Oceana welcomes new rules for amended Fisheries Code

Press Release Date: September 25, 2015



Anna Baxter | email: abaxter@oceana.org
Anna Baxter

Agriculture Secretary Proceso Alcala signed the implementing rules and regulations for the amended Fisheries Code on Wednesday, September 23, one week after the Bureau of Fisheries and Aquatic Resources (BFAR) completed its work.

“This is a positive development in trying to save what is left of Philippine fisheries,” said Gloria Estenzo Ramos, Vice President for Oceana Philippines. “We hope that the BFAR continues with its holistic approach in helping our fisheries recover.”

The new rules require a satellite-based tracking system, called a vessel monitoring system (VMS), for all commercial fishing boats weighing 30 tons and up within the next four years.
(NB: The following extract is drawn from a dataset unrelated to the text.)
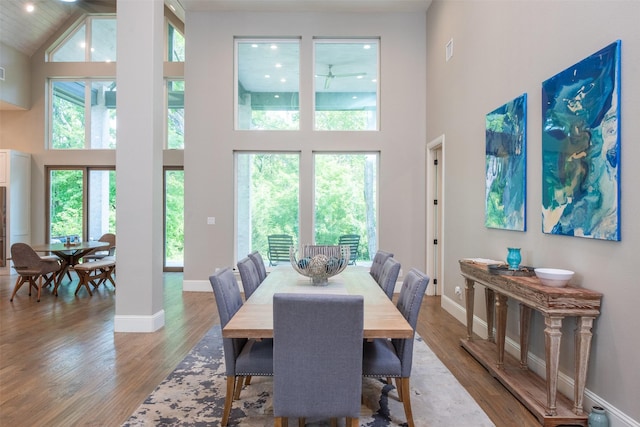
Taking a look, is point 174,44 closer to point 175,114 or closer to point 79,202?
point 175,114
Once the rules become effective, the schedule for the VMSM to be applied to boats operating in Philippine waters is as follows:

Above 200 gross tons (GT) – within six months

150 to 200 GT – within one year

100 to 149 GT – within two years

50 to 99 GT – within three years

30 to 49 GT – within four years

The rules also stipulate that within one year, BFAR shall determine the appropriate Vessel Monitoring Measures (VMM) for tracking commercial vessels below 3.1 to 30 gross tons.

“The provision on vessel monitoring is definitely a step in the right direction, as it can help ensure that commercial vessels are fishing in their designated areas,” Ramos said.

Licensing of fishing vessels

To improve registration of boats, BFAR also created a Fishing Vessel Electronic Licensing System that would centralize data.

Furthermore, the agency adopted an ecosystems-based approach in fisheries management.

Ramos welcomed this development, and stressed that “commercial fishing vessel gear licenses should be based on scientific principles rather than just maximizing yields.”

She said there is a need to monitor the enforcement of the amended law, especially in prioritizing access for municipal fishers.  Artisanal fishers, considered as the “poorest of the poor,” have complained of competition from illegal commercial fishing allowed in their traditional fishing grounds.

Ramos adds that “The new rules may not be perfect, but they provide stronger mechanisms and remedies for authorities and citizens alike  hope for long term sustainable fisheries.”